───── SUPPLIED RECORDS
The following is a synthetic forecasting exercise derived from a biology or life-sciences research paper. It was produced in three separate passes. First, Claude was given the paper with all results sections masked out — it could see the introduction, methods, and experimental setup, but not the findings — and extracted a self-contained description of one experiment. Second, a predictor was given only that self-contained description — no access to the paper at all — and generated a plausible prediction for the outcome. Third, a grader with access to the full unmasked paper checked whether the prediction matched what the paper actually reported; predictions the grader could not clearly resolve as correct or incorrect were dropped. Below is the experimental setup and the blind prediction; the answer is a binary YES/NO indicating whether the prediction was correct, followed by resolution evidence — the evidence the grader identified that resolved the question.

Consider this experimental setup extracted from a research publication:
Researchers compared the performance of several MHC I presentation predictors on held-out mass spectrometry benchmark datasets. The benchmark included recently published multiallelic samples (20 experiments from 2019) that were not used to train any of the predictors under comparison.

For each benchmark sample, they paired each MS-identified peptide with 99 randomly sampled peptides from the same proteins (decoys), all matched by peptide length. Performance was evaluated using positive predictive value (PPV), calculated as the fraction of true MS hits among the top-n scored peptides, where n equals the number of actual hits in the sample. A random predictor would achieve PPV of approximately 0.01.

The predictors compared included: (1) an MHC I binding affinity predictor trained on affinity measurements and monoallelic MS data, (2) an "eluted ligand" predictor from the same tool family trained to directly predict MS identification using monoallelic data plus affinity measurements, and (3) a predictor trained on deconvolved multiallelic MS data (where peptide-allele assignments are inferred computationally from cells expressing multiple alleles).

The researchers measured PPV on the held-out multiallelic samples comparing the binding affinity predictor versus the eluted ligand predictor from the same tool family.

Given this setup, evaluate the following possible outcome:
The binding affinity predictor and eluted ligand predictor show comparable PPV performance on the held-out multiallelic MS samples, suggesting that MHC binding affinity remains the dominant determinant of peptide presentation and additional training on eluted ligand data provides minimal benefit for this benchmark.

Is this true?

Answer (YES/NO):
──────────
WHAT YOU ARE ASKED TO DO
Please return every line of the records that contains the word "using".

TASK RESULT
For each benchmark sample, they paired each MS-identified peptide with 99 randomly sampled peptides from the same proteins (decoys), all matched by peptide length. Performance was evaluated using positive predictive value (PPV), calculated as the fraction of true MS hits among the top-n scored peptides, where n equals the number of actual hits in the sample. A random predictor would achieve PPV of approximately 0.01.
The predictors compared included: (1) an MHC I binding affinity predictor trained on affinity measurements and monoallelic MS data, (2) an "eluted ligand" predictor from the same tool family trained to directly predict MS identification using monoallelic data plus affinity measurements, and (3) a predictor trained on deconvolved multiallelic MS data (where peptide-allele assignments are inferred computationally from cells expressing multiple alleles).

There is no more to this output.